Please Read Description
NatViS (Natural Vision) is a photorealistic full-parameter fine-tune of SDXL that uses Natural Language prompting to generate high quality SFW/NSFW images. Trained on 1M+ image-caption pairs on a dataset that’s been expanded and refined for over a year.
v3.0 is being rebuilt from the ground up to expand the knowledge domain and improve text-image alignment across various prompting styles.
Curent v3.0 Status: Data Procurement
As of right now I can only work on the update in my spare time so there's no planned release date.

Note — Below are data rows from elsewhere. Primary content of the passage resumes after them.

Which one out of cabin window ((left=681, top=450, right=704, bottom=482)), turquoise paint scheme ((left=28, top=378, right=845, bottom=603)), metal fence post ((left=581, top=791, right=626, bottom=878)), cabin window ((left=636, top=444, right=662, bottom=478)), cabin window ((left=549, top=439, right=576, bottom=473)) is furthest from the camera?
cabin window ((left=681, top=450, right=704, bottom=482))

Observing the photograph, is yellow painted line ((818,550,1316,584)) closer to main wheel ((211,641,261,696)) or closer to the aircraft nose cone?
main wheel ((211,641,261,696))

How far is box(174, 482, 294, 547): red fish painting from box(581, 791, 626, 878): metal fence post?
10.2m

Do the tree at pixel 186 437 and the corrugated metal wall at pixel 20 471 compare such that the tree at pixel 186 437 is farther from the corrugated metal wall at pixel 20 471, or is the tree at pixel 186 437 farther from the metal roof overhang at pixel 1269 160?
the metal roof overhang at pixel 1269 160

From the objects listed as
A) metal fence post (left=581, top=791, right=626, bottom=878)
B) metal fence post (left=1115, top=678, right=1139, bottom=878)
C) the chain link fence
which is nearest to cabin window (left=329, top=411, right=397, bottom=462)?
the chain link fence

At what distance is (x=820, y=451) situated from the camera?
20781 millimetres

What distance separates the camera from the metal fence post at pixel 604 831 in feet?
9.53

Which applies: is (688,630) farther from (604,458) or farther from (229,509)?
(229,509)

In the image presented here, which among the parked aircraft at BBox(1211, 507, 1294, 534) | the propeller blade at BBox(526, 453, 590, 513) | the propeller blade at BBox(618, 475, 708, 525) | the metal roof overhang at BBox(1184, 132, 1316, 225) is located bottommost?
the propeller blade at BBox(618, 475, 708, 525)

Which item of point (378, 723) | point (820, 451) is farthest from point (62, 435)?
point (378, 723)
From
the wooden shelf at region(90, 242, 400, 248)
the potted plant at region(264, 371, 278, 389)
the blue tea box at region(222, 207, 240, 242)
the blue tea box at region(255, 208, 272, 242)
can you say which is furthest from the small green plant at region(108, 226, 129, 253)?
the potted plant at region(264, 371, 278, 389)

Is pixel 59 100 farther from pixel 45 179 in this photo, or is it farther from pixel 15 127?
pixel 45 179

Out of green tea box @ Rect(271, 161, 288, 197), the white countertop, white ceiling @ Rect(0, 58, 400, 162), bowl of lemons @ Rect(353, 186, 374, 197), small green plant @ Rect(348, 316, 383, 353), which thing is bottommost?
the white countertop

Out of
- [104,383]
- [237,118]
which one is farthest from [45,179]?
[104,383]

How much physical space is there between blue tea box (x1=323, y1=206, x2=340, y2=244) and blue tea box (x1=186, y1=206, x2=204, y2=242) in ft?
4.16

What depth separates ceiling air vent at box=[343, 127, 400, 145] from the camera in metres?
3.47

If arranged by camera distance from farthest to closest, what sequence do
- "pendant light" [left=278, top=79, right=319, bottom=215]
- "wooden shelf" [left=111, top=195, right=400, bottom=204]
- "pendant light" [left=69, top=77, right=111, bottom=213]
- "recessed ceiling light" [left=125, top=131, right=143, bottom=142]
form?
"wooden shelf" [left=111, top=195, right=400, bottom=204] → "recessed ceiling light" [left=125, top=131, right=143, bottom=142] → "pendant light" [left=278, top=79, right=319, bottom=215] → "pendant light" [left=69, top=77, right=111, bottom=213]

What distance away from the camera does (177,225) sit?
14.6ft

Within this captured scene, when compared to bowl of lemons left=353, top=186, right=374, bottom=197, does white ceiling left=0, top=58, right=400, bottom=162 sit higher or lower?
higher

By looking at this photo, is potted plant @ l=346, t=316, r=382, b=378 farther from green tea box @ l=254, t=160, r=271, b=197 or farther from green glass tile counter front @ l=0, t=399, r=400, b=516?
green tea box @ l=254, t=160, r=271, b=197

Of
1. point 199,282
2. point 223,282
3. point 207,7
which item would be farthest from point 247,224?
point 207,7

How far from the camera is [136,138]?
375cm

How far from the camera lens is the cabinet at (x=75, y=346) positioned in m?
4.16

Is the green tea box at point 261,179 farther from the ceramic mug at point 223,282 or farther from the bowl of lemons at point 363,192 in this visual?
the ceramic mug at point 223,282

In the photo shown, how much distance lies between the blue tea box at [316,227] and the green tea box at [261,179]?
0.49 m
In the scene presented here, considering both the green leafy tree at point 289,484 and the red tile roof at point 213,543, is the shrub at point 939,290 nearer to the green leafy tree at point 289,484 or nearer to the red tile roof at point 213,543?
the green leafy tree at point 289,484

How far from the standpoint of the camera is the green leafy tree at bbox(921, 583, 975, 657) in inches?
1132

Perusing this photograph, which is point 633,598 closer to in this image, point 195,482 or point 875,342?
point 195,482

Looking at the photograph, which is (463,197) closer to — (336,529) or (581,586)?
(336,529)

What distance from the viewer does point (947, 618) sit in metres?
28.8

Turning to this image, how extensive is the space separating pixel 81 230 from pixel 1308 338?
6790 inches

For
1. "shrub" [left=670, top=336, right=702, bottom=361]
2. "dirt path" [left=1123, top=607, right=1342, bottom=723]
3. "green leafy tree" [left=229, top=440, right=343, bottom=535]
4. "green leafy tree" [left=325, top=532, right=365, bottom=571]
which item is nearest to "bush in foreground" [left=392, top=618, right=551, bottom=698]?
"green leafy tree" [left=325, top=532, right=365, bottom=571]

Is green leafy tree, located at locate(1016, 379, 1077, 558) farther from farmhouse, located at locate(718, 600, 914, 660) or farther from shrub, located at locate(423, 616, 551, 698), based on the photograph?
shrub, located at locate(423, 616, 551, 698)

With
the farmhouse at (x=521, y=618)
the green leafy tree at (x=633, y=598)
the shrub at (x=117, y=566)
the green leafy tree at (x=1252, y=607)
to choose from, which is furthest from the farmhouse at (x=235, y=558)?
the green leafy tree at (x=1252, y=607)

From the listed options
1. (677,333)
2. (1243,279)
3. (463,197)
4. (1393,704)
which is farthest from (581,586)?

Please message me on Ko-Fi (bellow) to give feedback and suggestions. Email and public discord will be up soon!
Buy me a coffee ❤
https://ko-fi.com/ndimensional
I’ve never been a fan of e-begging, however SDXL fine-tunes at this scale are becoming expensive to tune. So I will begrudgingly ask; if you like what I do and would like to support my models. Consider donating on Ko-Fi 💗
I will be begin posting updates, answering questions, taking feedback, and releasing early access (NOT EXCLUSIVE) models to supporters.
All donations will be used to fund the creation of new Stable Diffusion fine-tunes and open-source AI tools.
Changelog
============
11-24-24 NatViS v2.7 Hyper 4Step and link for 4step Lightning (🤗)
Uploaded 4step Hyper varient of NatViS v2.7. See About this version for more info.
Lightning: 4step Lightning varient of v2.7 can be found HERE for the time being. 8step Lightning will be uploaded within a day of writing.
Note: Sample images are limited because of time constraints.
============
11-21-24 NatViS v2.7 Hyper 8step
Released 8step Hyper varient of NatViS v2.7 with consistant CFG. See About this version for more info.
11-18-24 NatViS v2.7
Due to time constraints, pre-release changelog can be viewed HERE for the time being.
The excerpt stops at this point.